#### [Text provided]
..........
In terms of solving the social problems of the useful section of society, this is really not an election. Reminiscent of some forced labor camps in Russia, which were self-administered by the inmates, (peoples' democracy?) where the idea of getting out was seldom considered. Modern elections are conducted partly to determine whether tweedledum or tweedle-dee will have the honor of officiating for international capital for another term. Japanese, U. S., British, German and Swedish as well as Canadian entrepreneurs dip their fingers into the golden hoard produced by the patriotic B. C. section of the working class.

The five conservative parties contesting are basically identical. During the Hungry Thirties, one man ran on a combined Socred-CCF ticket, and why not? Was capitalism any different in Social Credit Alberta than it was in CCF Saskatchewan? And there is no way we can distinguish the program of the unofficial representatives of Russian capitalism in B.C., from the other parties here. The only clue is their name.

Soviet and Chinese millionaires are doing well off the labors of their share of the world's exploited. They must chuckle to themselves when they see what admirable co-operation they get from editors, university professors, social "scientists," preachers and other political dinosaurs of the West, in fostering the biggest hoax of the century, that the Russian rulers are building Communism.

Yes, the workers have no substantial choice. Their political ignorance guarantees this.
..........
#### [The data]
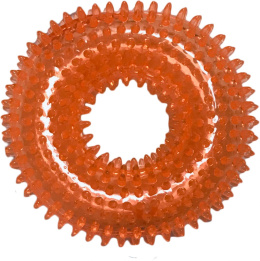 BUBA Ring TPR Z Kolcami XL śr. 14 cm Pomarańczowy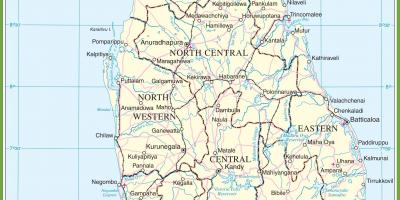 Mapa na Šri Lanke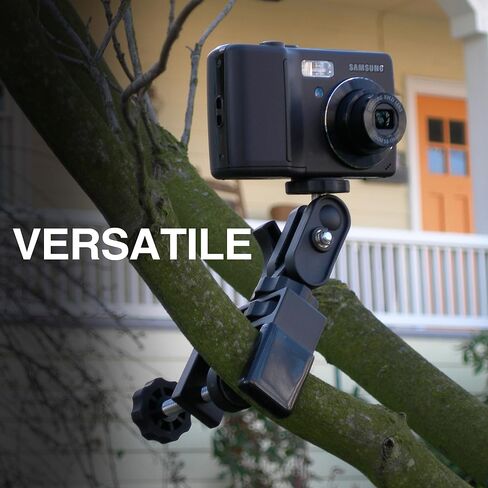 Pedco UltraClamp Assembly 360 Swivel Camera Mount Accessory for Cameras, Scopes and Binoculars (1.5-Inch w/Swivel), Black (P-UCA360) in Saudi Arabia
..........
#### [Brief 1]
How many conservative parties does the election commentary say are contesting?
#### [Brief 2]
In the election commentary, substitute "capitalists" for "millionaires" in the part that opens with the words containing "Soviet and Chinese" and closes with "ignorance guarantees this.".
#### [Brief 3]
Resume the election commentary on British Columbia from its last sentence.
The data can be left aside.

#### [Exercise result 1]
Five, and the commentary calls them basically identical.

#### [Exercise result 2]
Soviet and Chinese capitalists are doing well off the labors of their share of the world's exploited. They must chuckle to themselves when they see what admirable co-operation they get from editors, university professors, social "scientists," preachers and other political dinosaurs of the West, in fostering the biggest hoax of the century, that the Russian rulers are building Communism.

Yes, the workers have no substantial choice. Their political ignorance guarantees this.

#### [Exercise result 3]
Have we disturbed your train of thought? Well, your political naivete gives us no alternative. There is not a day that this system does not plague all of us, we who oppose it, and you who support it. So long as you retain such antiquated ideas that exclusive ownership of the productive apparatus by a few, and wages for the many is an unchangeable and natural order of things, then we have no other way of defending ourselves.

Eventually the temporary escape mechanisms will become a less adequate substitute for living. The TV urging you to buy junk, the beer tranquilizers, comic books, the new auto, designed to need repairs at about the fifteenth payment, the Church with a promise of life hereafter, — and the leaders, gladly doing your political thinking for you; and do you know, they just can't get the welfare of the capitalist class off their minds?

The vital statistics about increased crime, mental illness, suicide and alcoholism are only a visible part of the iceberg of submerged misery that affects all of us in varying degree, merely a tabulation of some of those victims who have cracked under the strain.

This earth is practically one big automated factory. Why shouldn't it be used for humanity? All the ingredients are here to make this planet a fit place for us all, except one — working class political awareness. The onus is on you.